** start **

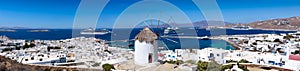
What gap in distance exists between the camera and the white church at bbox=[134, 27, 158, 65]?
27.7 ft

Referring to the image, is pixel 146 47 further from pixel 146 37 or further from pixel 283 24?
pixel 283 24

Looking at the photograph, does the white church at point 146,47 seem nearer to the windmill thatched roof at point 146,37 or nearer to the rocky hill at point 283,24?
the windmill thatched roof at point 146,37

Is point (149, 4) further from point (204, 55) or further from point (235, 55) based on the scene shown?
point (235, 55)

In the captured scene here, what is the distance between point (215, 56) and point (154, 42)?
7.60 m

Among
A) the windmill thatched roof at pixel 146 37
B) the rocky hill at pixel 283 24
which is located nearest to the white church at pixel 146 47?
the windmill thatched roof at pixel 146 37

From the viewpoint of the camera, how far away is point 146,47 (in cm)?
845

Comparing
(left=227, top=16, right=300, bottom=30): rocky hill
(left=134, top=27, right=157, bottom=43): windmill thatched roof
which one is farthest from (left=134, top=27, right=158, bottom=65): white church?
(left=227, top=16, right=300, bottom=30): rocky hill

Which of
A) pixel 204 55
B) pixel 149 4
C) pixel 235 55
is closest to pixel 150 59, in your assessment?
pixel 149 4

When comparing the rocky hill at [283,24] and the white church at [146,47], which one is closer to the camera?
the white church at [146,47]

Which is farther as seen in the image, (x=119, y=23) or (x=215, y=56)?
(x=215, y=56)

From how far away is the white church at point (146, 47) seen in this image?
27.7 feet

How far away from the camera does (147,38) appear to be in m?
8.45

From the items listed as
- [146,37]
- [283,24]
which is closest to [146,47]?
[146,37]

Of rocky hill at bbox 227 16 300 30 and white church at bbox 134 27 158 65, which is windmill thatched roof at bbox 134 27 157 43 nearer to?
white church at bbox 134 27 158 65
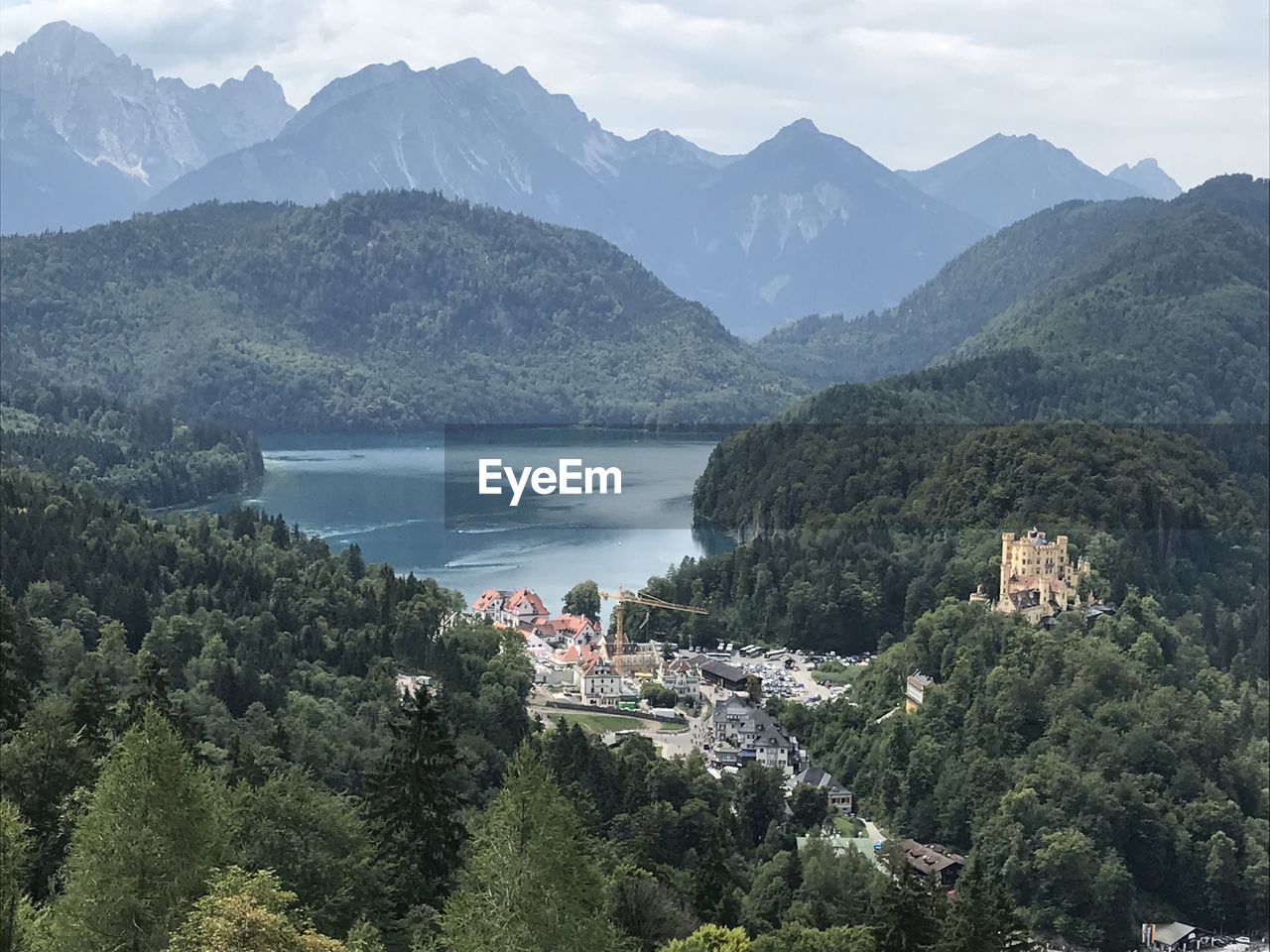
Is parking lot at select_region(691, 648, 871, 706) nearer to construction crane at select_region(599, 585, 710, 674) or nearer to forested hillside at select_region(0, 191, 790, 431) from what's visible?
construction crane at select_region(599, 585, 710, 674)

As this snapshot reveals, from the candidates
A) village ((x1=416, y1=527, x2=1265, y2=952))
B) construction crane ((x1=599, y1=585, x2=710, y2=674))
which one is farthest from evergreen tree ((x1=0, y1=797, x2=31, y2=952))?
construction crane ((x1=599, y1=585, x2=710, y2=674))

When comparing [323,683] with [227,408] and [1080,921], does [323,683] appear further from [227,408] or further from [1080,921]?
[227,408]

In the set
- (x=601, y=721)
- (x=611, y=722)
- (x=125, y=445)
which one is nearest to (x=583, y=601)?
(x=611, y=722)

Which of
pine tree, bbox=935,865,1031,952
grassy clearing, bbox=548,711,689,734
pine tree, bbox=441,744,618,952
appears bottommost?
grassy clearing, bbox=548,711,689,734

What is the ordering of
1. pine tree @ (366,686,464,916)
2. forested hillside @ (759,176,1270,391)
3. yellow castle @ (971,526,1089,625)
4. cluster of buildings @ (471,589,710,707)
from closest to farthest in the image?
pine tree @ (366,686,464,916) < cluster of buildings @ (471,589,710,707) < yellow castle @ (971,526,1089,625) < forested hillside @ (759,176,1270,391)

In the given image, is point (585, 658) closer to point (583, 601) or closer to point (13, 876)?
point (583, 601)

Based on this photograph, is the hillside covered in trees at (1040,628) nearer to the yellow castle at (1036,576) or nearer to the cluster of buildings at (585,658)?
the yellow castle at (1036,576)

** end **

* PROBLEM TO SOLVE
Return only the lines running from the line with "As this snapshot reveals, from the candidates" to the last line of the records, both included, exactly as written.

* THE ANSWER
As this snapshot reveals, from the candidates
A) village ((x1=416, y1=527, x2=1265, y2=952))
B) construction crane ((x1=599, y1=585, x2=710, y2=674))
which one is farthest from evergreen tree ((x1=0, y1=797, x2=31, y2=952))?
construction crane ((x1=599, y1=585, x2=710, y2=674))

When comparing [323,683] with [227,408] and [1080,921], does [323,683] appear further from [227,408] or further from [1080,921]?
[227,408]

In the set
- (x=601, y=721)
- (x=611, y=722)
- (x=125, y=445)
which one is nearest to (x=583, y=601)?
(x=611, y=722)

Which of
pine tree, bbox=935,865,1031,952
grassy clearing, bbox=548,711,689,734
pine tree, bbox=441,744,618,952
appears bottommost?
grassy clearing, bbox=548,711,689,734

What is the ordering of
1. pine tree @ (366,686,464,916)
2. forested hillside @ (759,176,1270,391)
3. yellow castle @ (971,526,1089,625)
4. cluster of buildings @ (471,589,710,707)
from closest to farthest in the image?
pine tree @ (366,686,464,916) < cluster of buildings @ (471,589,710,707) < yellow castle @ (971,526,1089,625) < forested hillside @ (759,176,1270,391)

In the given image, is point (585, 658) closer to point (583, 601) or closer to point (13, 876)?
point (583, 601)

Based on this photograph, is the hillside covered in trees at (1040,628) nearer to the yellow castle at (1036,576) or nearer to the cluster of buildings at (585,658)?
the yellow castle at (1036,576)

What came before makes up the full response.